A book of instructions will orient you and includes the mandate, “Be bored.”  The idea is that you do nothing.  You spend your time looking not at a screen but looking out the window into the woods.  Wander around outside, if you want.  Enjoy time with your spouse, if you come as a couple.  But have no schedule, no pressure, no worries.  Stop thinking about everything.  Just exist for awhile.  Doesn’t this sound good?

I’m sure you would hit the boredom threshold at some point, but I suspect that if you just push through it, you would attain the state that used to be known as relaxation.

Greg Dickinson writes about the experience in the London Telegraph in his article Is ‘being bored’ the next travel trend for millennials?  After describing his stay, he quotes the head of the company on the benefits of boredom:

“Boredom used to be a dirty word,” CEO of Getaway Jon Staff told me when I got back. “But in our always-on, always-connected world we’re at risk of losing this very special experience that inspires creativity, reflection and empathy.
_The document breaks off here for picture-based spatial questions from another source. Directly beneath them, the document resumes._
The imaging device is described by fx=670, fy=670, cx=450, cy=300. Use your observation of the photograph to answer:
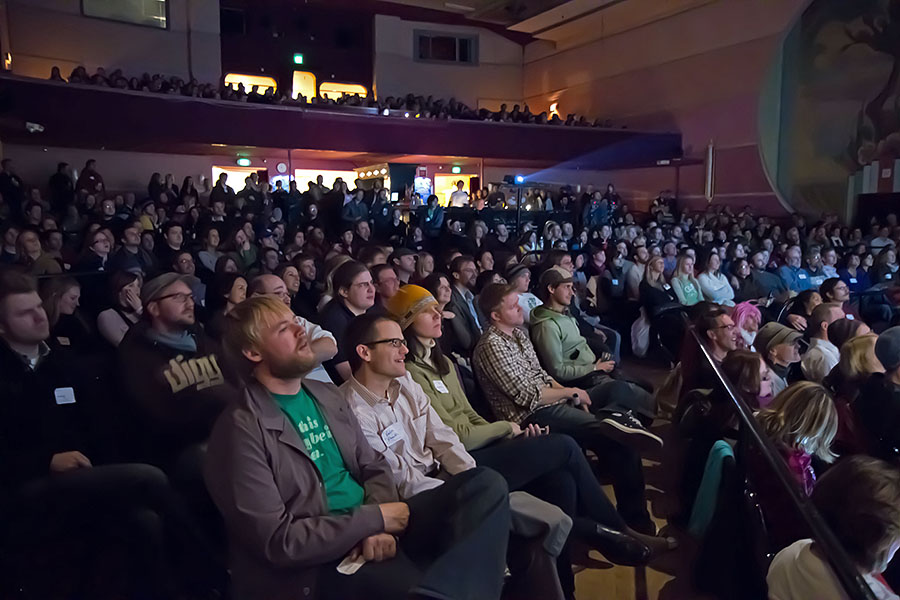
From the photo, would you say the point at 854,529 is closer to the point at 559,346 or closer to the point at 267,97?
the point at 559,346

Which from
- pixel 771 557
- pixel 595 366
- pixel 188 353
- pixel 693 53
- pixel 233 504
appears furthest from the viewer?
pixel 693 53

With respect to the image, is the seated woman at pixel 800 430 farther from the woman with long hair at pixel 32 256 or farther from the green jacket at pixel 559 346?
the woman with long hair at pixel 32 256

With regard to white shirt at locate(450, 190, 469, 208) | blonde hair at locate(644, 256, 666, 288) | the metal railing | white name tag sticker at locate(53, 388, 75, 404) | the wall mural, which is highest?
the wall mural

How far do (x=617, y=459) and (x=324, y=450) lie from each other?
143 cm

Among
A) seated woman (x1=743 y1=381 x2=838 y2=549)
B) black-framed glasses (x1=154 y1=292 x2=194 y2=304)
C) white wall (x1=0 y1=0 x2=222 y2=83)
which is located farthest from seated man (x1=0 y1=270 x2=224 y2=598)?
white wall (x1=0 y1=0 x2=222 y2=83)

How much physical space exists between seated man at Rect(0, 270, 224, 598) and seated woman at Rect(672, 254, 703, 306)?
5.03 meters

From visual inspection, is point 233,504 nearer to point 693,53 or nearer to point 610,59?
point 693,53

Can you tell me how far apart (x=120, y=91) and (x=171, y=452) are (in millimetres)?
9850

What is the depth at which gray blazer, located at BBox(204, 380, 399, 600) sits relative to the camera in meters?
1.54

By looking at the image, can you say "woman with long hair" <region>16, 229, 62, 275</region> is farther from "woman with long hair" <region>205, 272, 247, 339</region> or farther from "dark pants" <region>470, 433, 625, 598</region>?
"dark pants" <region>470, 433, 625, 598</region>

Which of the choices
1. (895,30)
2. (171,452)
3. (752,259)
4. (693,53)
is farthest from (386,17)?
(171,452)

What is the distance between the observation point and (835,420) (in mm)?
2234

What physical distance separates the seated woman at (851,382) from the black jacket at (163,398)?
2289 mm

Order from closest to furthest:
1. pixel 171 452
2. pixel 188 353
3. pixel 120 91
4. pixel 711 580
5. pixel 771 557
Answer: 1. pixel 771 557
2. pixel 711 580
3. pixel 171 452
4. pixel 188 353
5. pixel 120 91
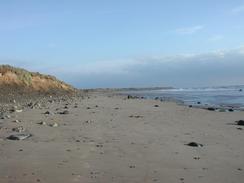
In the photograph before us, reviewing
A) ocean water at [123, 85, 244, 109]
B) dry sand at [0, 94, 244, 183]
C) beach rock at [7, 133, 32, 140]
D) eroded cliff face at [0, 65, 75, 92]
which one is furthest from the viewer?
eroded cliff face at [0, 65, 75, 92]

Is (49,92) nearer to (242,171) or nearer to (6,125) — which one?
(6,125)

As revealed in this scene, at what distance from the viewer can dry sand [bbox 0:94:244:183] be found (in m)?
7.86

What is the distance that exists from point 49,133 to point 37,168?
14.5 ft

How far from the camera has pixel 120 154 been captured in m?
9.71

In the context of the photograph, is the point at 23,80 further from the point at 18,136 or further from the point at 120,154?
the point at 120,154

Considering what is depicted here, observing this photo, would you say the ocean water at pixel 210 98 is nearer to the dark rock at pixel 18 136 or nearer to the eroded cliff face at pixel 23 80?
the eroded cliff face at pixel 23 80

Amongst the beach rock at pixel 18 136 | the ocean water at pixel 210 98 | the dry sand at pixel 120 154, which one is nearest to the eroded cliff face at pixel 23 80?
the ocean water at pixel 210 98

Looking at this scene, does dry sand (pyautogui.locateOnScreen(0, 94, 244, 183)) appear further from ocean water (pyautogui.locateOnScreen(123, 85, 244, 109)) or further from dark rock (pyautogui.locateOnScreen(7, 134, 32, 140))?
ocean water (pyautogui.locateOnScreen(123, 85, 244, 109))

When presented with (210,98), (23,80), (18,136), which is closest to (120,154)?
(18,136)

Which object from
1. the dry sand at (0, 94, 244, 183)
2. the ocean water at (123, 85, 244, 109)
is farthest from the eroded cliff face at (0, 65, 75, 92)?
the dry sand at (0, 94, 244, 183)

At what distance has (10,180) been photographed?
7457 millimetres

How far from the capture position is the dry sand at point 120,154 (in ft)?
25.8

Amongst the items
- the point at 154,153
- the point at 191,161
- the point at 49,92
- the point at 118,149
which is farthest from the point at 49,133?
the point at 49,92

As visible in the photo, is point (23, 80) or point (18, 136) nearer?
point (18, 136)
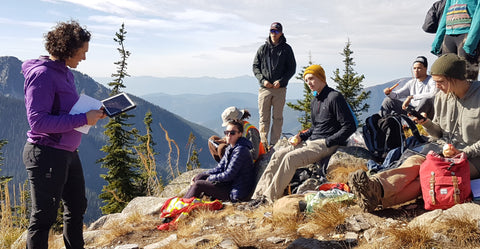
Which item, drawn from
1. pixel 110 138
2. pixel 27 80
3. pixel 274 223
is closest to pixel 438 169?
pixel 274 223

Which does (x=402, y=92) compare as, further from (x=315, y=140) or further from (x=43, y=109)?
(x=43, y=109)

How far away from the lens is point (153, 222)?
6254mm

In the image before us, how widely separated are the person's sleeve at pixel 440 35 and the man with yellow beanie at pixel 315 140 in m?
1.84

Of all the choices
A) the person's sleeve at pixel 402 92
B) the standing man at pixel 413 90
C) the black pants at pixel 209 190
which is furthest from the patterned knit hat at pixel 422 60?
the black pants at pixel 209 190

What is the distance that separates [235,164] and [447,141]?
3.29 m

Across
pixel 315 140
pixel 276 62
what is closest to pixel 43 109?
pixel 315 140

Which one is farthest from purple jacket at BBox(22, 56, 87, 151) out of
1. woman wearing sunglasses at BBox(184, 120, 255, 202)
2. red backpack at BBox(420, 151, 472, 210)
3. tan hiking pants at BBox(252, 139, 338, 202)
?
red backpack at BBox(420, 151, 472, 210)

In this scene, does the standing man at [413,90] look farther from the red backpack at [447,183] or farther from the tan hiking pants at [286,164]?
the red backpack at [447,183]

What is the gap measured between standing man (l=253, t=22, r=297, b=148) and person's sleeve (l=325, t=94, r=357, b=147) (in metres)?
2.62

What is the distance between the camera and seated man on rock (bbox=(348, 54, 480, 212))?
4.09 metres

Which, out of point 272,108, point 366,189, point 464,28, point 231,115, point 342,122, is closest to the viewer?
point 366,189

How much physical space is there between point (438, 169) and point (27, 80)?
4218mm

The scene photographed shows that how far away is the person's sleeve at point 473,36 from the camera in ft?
17.2

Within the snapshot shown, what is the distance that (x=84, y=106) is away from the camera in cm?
355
“Without the opportunity to be bored, we may never have that important realization about ourselves, our next big idea or be able to fully connect with those most meaningful to us.”

Unsurprisingly for a graduate from Harvard Business School, Jon has scientific data to back up his mantra of switching off in a natural setting. In a research document he sent me, it explained: “Nature restores prefrontal cortex-mediated executive processes such as selective attention, problem-solving, inhibition and multi-tasking.” There is also evidence that a digital overload hurts our memory. He writes: “Distraction makes it difficult to store memories: when we are not paying good attention, we have trouble retrieving it later”.

Much of Jon’s research relates to issues faced by overworked Americans. Just 40 years ago, 80 per cent of workers took an annual week-long holiday, in 2018 just 56 per cent do. According to a recent monster.com poll, one in five Americans say they never fully relax on vacation.

Some of the article and the website sounds kind of new-agey, but Christians used to cultivate solitude for prayer and meditation.  Even Jesus would sometimes retire to some “solitary place” to pray (Mark 1:35).  You don’t have to rent a $199 per night cabin to get away and do nothing, though doing nothing is harder than it sounds.

Still, this kind of getting away for a Christian could help us to “be still and know that I am God” (Psalm 46:10).